The system benefits of smart parking go well beyond avoiding the needless circling of city blocks. It also enables cities to develop fully integrated multimodal intelligent transportation systems that don’t rely on cars in the first place. Developing smart parking solutions within a city requires data standardization and management; mobile phone integration; hardware and software innovation; and coordination among various stakeholders (on and off street parking facility owners, business owners, municipalities, transportation authorities, customers, and software developers). These technical solutions and stakeholders are the same data structures and development groups integral to making a smartphone-enabled, multimodal, fully integrated transportation solution a reality. In effect, the technical enablers and multi-stakeholder coordination effort behind development of a local smart parking solution creates a launchpad toward full transportation system integration.

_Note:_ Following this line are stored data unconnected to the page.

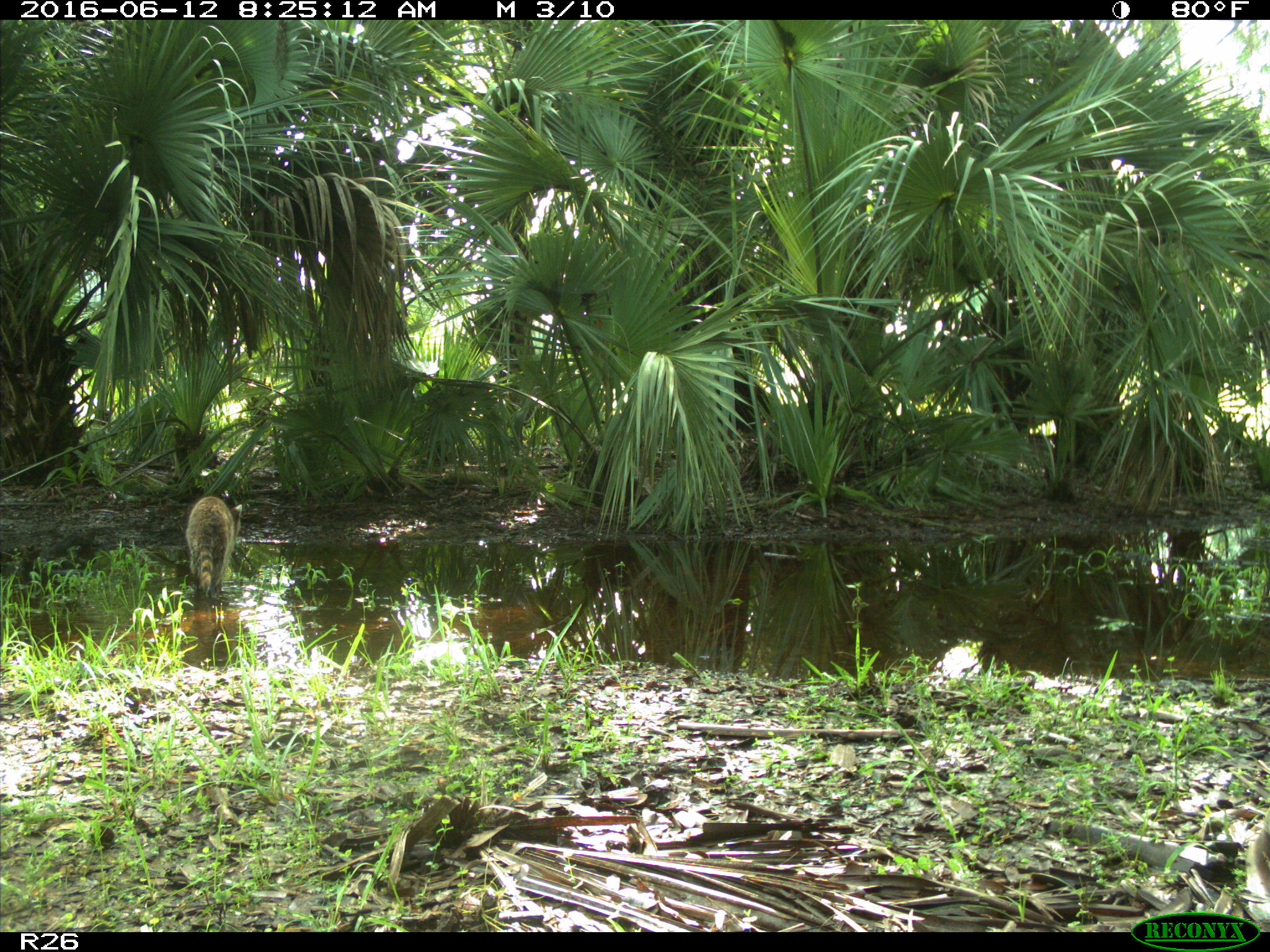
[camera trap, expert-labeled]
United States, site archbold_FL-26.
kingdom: Animalia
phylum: Chordata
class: Mammalia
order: Carnivora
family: Procyonidae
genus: Procyon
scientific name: Procyon lotor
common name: common raccoon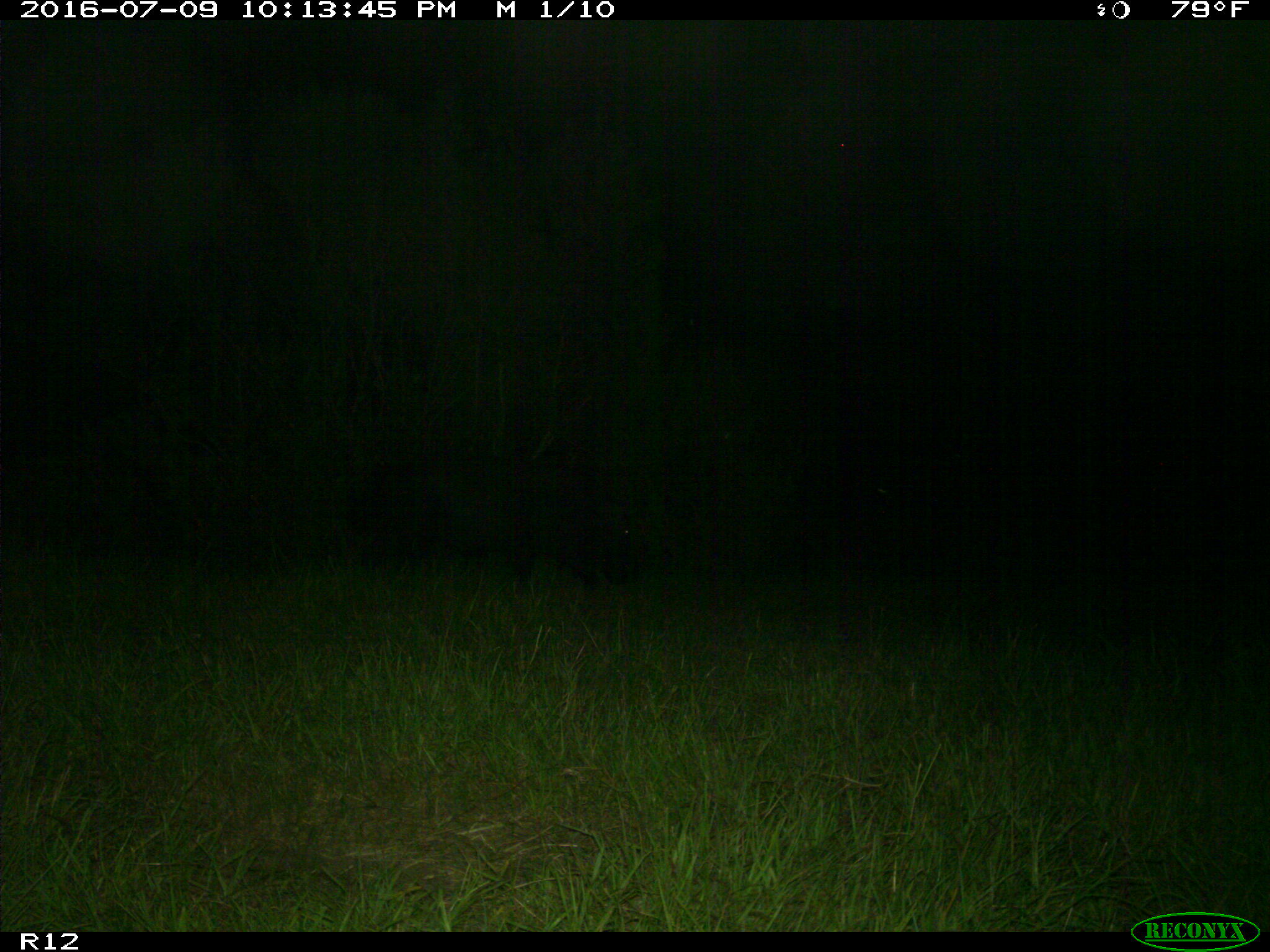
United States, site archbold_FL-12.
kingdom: Animalia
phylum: Chordata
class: Mammalia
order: Artiodactyla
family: Suidae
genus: Sus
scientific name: Sus scrofa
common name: wild boar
Sus scrofa (wild boar).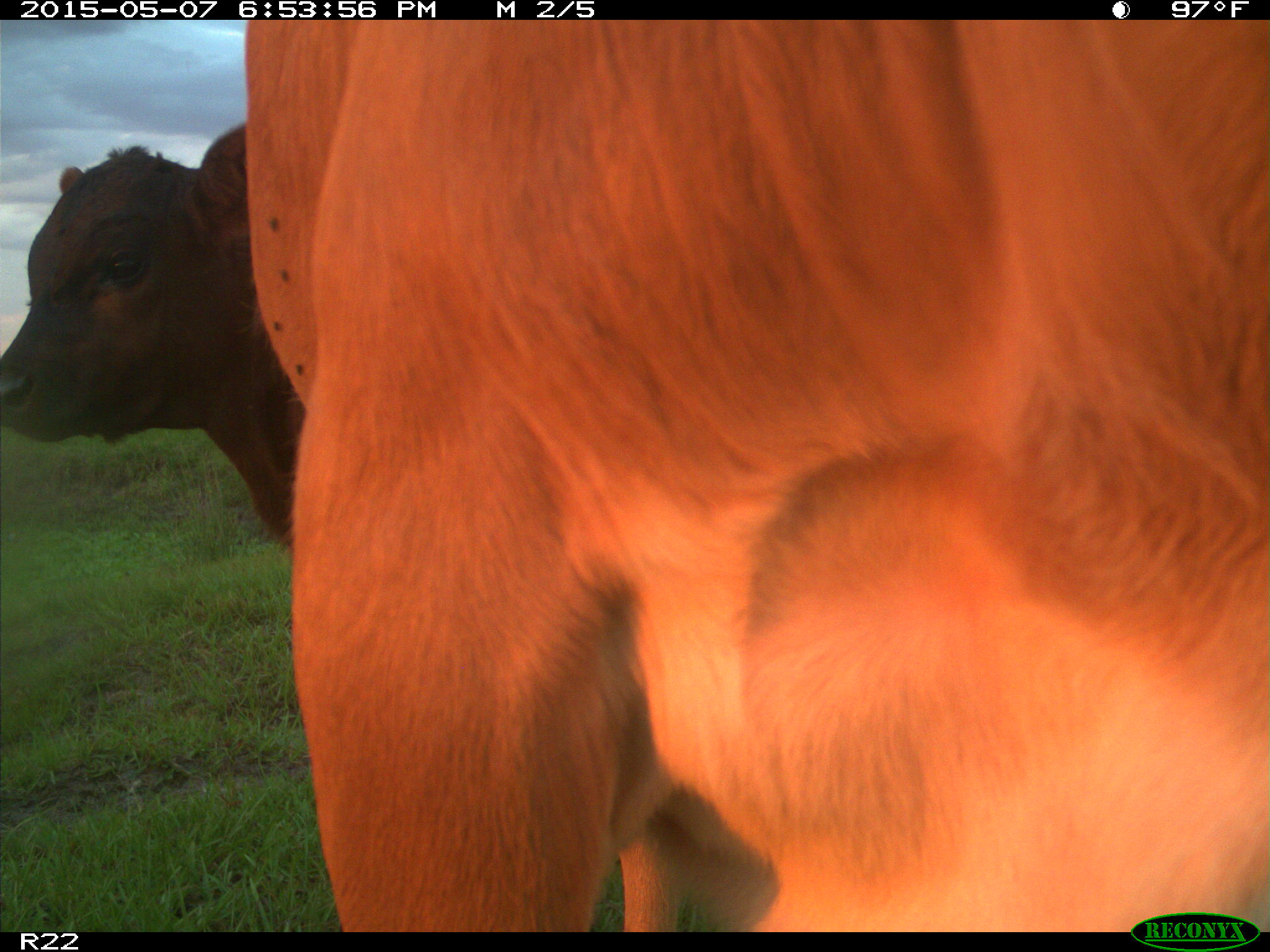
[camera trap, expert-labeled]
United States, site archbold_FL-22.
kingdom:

Finally, in the long run smart parking can actually transform the very makeup of our urban landscapes, making them more amenable to people rather than cars. With the advent of smart parking and more mobility alternatives to personal vehicles, better use of existing parking will drive decreased demand for the country’s 4:1 parking space surplus, opening up opportunities for parking garage reuse and, for surface parking, “infill urban development”—building on or re-greening the land to create or expand living space, businesses, and recreational areas in cities. Cities can further accelerate these benefits by updating building codes and land use policies to reflect reduced need for parking—a move which drives down building costs and encourages more varied development options. In the end, urban spaces can become greener; cleaner; more compact; and more inherently walkable, bikeable, and serviceable by a multimodal transportation system.